Dr. Maddox writes about School Reform at the online magazine Bellaonline.

Literacy-matters.

Mass Killings, Mental Health, and Television

It fills me with wonder when I turn from mainstream breast-beating about mass shootings and anti-social young people to the world of television where killing and anti-social behavior are admired.

This summer I started watching Under the Dome, but had to quit when the sadistic behavior escalated.

I used to enjoy the CSI programs, but, again, I had to drop them from my viewing schedule when the straightforward forensic-focused plots shifted to evil depictions of psychotic behavior and repeated re-enactments thereof–à la Criminal Minds.

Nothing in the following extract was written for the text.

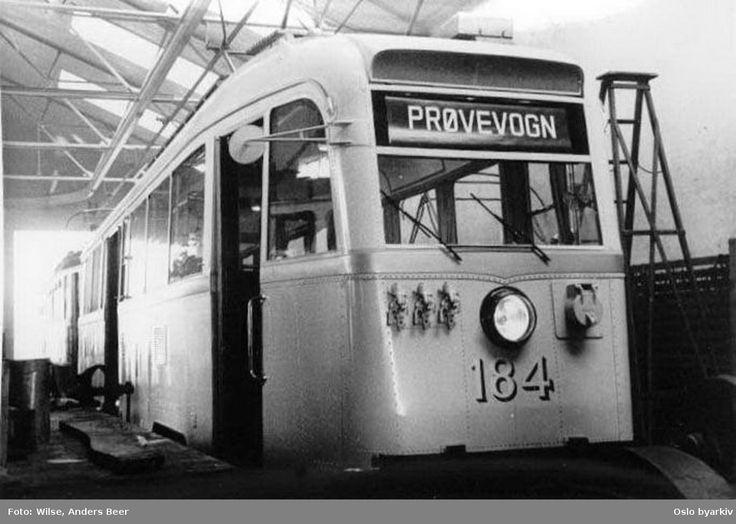 DigitaltMuseum - Oslo Sporveier. Trikk motorvogn 184 type Gullfisk B1, her som prøvevogn, nylevert fra Strømmens Værksted, her i Etterstad vognhall i desember 1938.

Even a decent police drama like Blue Bloods features an emotionally unbalanced policeman who throws violent tantrums when an investigation isn’t going his way.

A TV series about a chemistry teacher turned criminal won Emmy honors in 2013. A past Emmy winner is Dexter, a series whose hero is a serial killer.

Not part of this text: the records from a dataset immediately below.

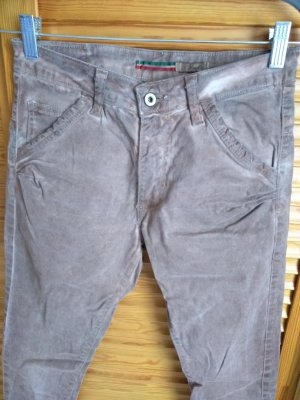 Please Jeans in hellbraun, leichte Batikoptik, tolle Waschung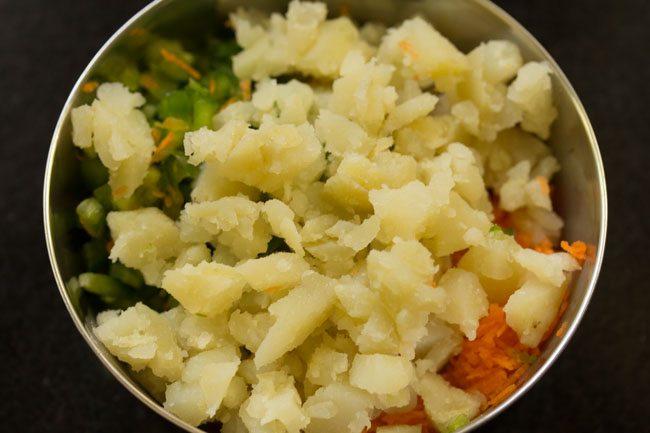 pommes de terre bouillies hachées ajoutées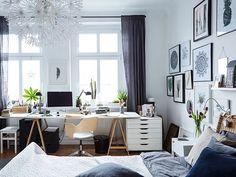 В доме нет места для отдельного кабинета? Его вполне можно обустроить в любой из комнат – например, в спальне. Сделайте хобби элементом декора – например, украсьте стены своими картинами, выберите удобный и стильный стул и разместите все канцелярские принадлежности в красивых подставках. #IKEA #ИКЕА #ИКЕАРоссия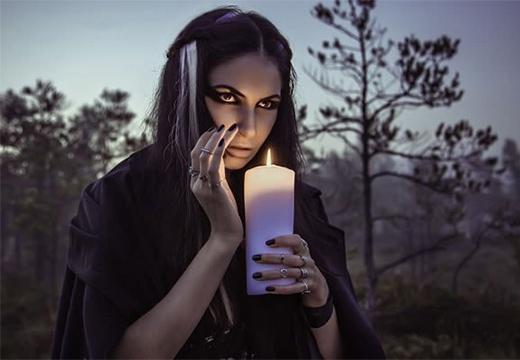 девушка держит свечу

As if dreadful plots and enactments of disturbed behavior weren’t enough, the most despicable characters are cast with nice-looking actors associated with sympathetic roles. The series Hostages features Dylan McDermott as a man who promises to kill a surgeon’s family if she doesn’t murder the President of the United States during an operation. To make matters worse, this murderous terrorist is supposed to be an FBI agent.

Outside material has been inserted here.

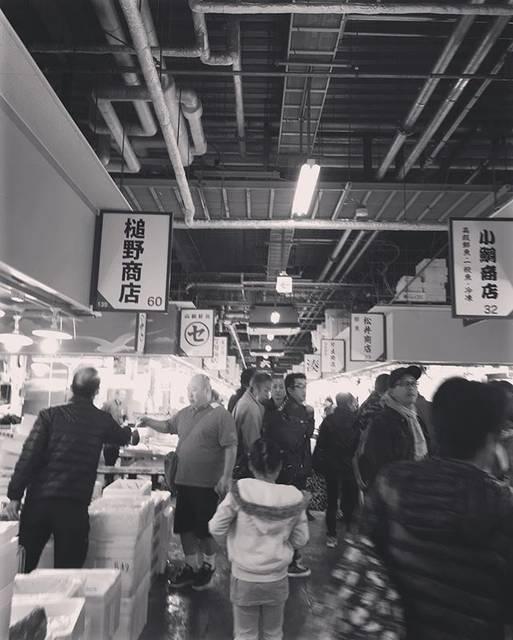 """ハンドメイドショップmadeinHAND on Instagram: """"木津市場活気あって雰囲気が好き商人の空間#大阪市場#木津#喫茶マイニチ#活気#売り出し#商い人#年末#師走"""" (830942)"""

TV advertising is getting to be almost as bad as the dramas. An insurance ad shows a woman dressed as a burglar restoring stolen items as quickly as other burglars steal them. What’s the message there? That burglarizing someone’s house doesn’t really matter?

Blaming tragedies like Columbine, the Colorado movie theater, and Sandy Hook on parents who failed to act on warning signs of mental instability in their children is the ultimate hypocrisy.

When people do seek help for a mentally disturbed, violent family member, they are told to suck it up. Apart from a few days in jail or a hospital mental ward, no arrangements exist to prevent the next mass murderer from turning a gun or an ax on a crowd of innocents.

If Americans don’t want slaughter and sadism in real life, they need to stop modeling so much of it in their entertainment. If they really are beginning to recognize the scope of mental illness in this country, they need to force state lawmakers to provide adequate facilities for dealing with it.

1 comment to Mass Killings, Mental Health, and Television

  • Daniel King

    Not much better over here, if at all, for all the similar reasons. However, the Scandi-noir and Scandi-politico “Borgen” and “Inspector Montalbano” series on BBC (Channel) 4 are usually worthwhile.